Excerpt to read ▸
THE Philippine National Police has renewed its call on Congress to pass a law that will allow the entry of college undergraduates or those with at least 72 collegiate units into the force amid its effort to beef-up its manpower strength needed to further step-up patrolling in the streets to thwart criminality.

The PNP leadership headed by Director General Ronald ‘Bato’ M. de la Rosa said that if passed, the bill authored by a retired police general, now Pangasinan (2nd District) Representative Leopoldo N. Bataoil, will provide deserving college undergraduates the opportunity to join the police force and serve the country.
   
If allowed entry into our organization, those with a minimum of 72 collegiate units will initially serve as Patrol Officers, a rank lower than Police Officer 1 until they get their college diplomas, officials of the PNP Directorate for Plans headed by Chief Superintendent Edwin C. Roque said amid the predicament facing the PNP recruitment program.
   
Under the law, only college graduates can be allowed to enter the force and be issued a police uniform, badge and a gun. Next year, the PNP will be recruiting an additional 10,000 policemen.
   
However, officials noted that many college undergraduates also deserve to join the police force provided that they cannot be promoted to the next higher rank until they got their college diplomas.

Rows from a data collection ▸
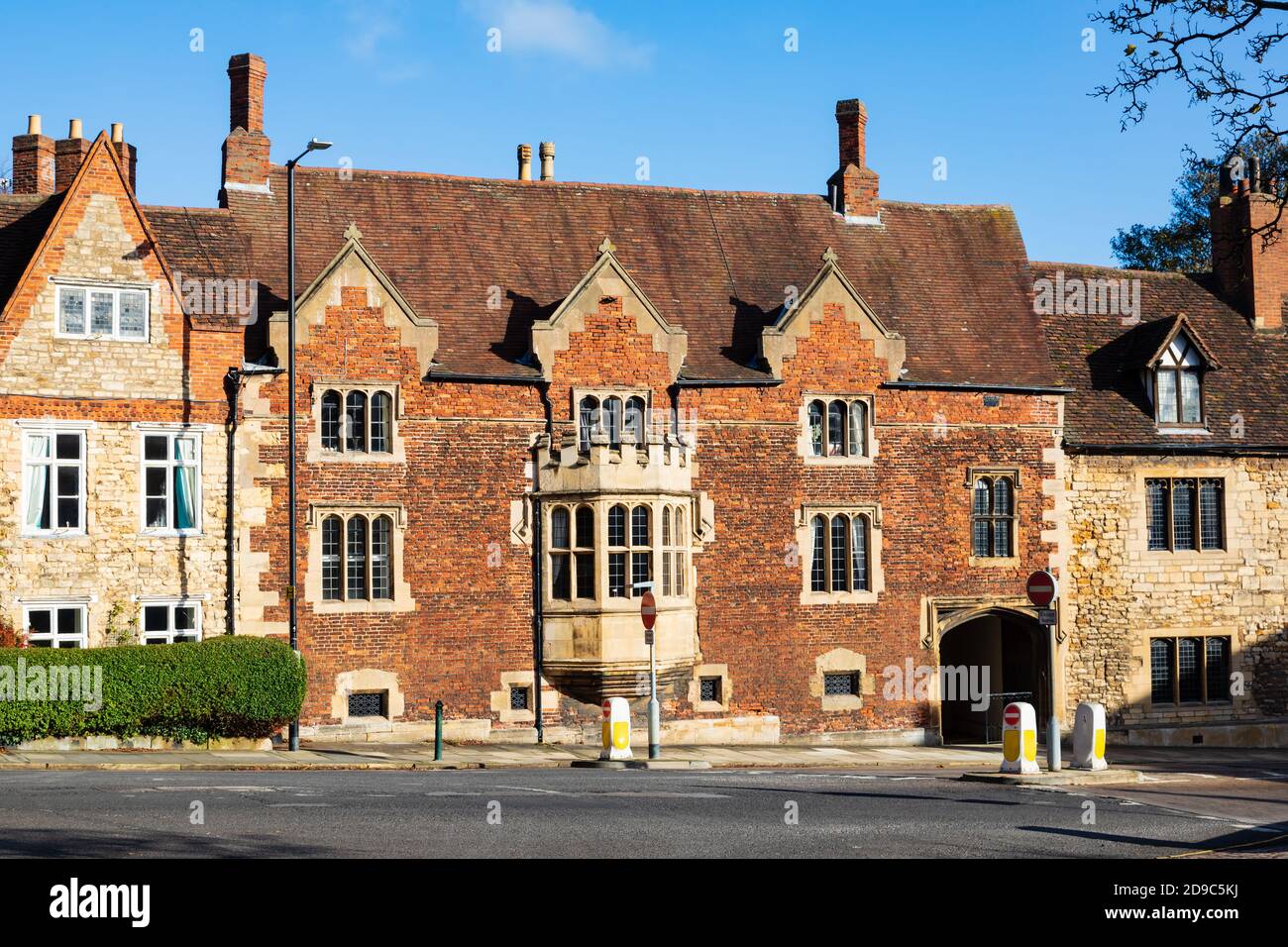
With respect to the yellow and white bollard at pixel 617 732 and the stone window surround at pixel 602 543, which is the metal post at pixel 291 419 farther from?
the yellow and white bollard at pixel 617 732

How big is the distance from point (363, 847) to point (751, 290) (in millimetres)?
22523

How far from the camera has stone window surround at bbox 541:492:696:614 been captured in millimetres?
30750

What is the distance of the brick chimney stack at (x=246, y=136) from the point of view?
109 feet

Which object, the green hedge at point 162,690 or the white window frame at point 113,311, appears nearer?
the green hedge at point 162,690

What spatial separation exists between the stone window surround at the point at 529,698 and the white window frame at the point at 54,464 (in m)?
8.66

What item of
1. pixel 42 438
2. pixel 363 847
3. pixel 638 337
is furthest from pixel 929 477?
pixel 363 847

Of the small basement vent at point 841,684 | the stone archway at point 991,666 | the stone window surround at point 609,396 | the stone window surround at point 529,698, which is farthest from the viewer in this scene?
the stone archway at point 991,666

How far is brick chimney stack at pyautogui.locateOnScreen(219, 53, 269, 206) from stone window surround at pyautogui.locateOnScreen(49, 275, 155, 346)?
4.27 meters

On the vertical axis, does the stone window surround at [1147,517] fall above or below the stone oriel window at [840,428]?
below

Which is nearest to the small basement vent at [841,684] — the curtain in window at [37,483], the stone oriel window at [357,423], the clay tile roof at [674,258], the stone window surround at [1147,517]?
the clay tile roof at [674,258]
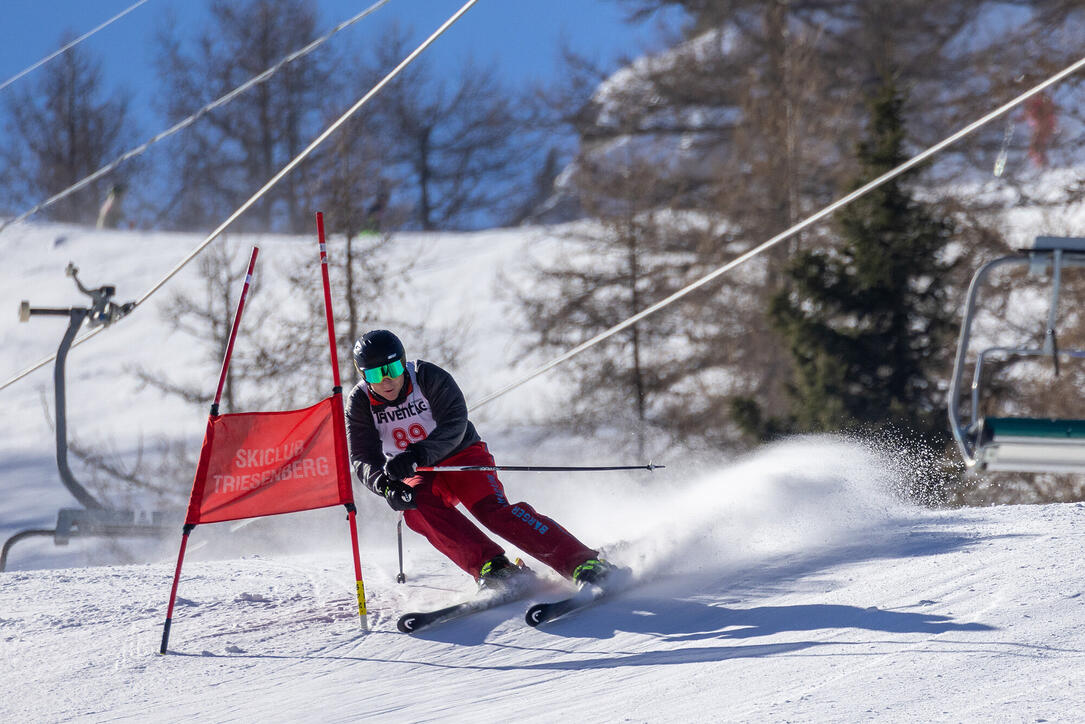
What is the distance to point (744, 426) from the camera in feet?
---
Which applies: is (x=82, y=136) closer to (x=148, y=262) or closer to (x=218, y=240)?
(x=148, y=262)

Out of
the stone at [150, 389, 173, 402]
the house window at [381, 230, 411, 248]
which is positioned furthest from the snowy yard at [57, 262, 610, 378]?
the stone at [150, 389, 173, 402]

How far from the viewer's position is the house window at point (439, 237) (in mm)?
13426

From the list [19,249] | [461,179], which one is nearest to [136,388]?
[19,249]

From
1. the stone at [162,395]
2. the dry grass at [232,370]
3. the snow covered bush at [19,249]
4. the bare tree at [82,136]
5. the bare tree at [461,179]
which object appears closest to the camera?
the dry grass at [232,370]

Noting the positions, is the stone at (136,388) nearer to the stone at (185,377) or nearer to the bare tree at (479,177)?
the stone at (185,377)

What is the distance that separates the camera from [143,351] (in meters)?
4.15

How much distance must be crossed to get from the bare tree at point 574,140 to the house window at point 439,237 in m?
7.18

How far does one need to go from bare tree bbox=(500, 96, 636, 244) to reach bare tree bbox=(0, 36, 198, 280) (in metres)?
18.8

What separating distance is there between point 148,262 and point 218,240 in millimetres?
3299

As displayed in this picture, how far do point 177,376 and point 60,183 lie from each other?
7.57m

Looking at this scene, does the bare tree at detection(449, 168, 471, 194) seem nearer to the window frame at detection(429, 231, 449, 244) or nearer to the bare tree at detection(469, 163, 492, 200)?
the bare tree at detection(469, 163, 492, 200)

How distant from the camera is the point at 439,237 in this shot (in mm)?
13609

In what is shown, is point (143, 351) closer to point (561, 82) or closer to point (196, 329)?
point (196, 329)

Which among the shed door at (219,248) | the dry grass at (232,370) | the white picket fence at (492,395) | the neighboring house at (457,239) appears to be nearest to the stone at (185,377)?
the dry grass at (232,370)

Goals ▸
A: Output the passage of the police recruitment article between "If allowed entry" and "PNP recruitment program.", inclusive.
B: According to the police recruitment article, how many additional policemen will the PNP recruit next year?
C: Extend the police recruitment article, picking up right after its final sentence.

Results for each task ▸
A:
If allowed entry into our organization, those with a minimum of 72 collegiate units will initially serve as Patrol Officers, a rank lower than Police Officer 1 until they get their college diplomas, officials of the PNP Directorate for Plans headed by Chief Superintendent Edwin C. Roque said amid the predicament facing the PNP recruitment program.

B: 10,000

C:
   
At present, Police Officers 1 receive an average of P16,000 monthly salary which according to many is much more than the starting salary being given to fresh college graduates except call center agents who mostly receive an average of P20-25,000 a month.
   
Rep. Bataoil introduced House Bill No. 2201 noting the dilemma facing the PNP when it comes to the prevailing lapses of its maneuver units resulting from raids and ambuscades conducted by armed groups in the country which seem to jeopardize the operational aspect of the organization.
   
Senator Grace Poe also introduced Senate Bill 1239 which fully supports Bataoil’s proposal. Poe explained that the K-12 Enhanced Education Program was designed, among others to solve the ballooning unemployment in the country by arming students with the true mastery of basic competencies and necessary skills to enter into the work force.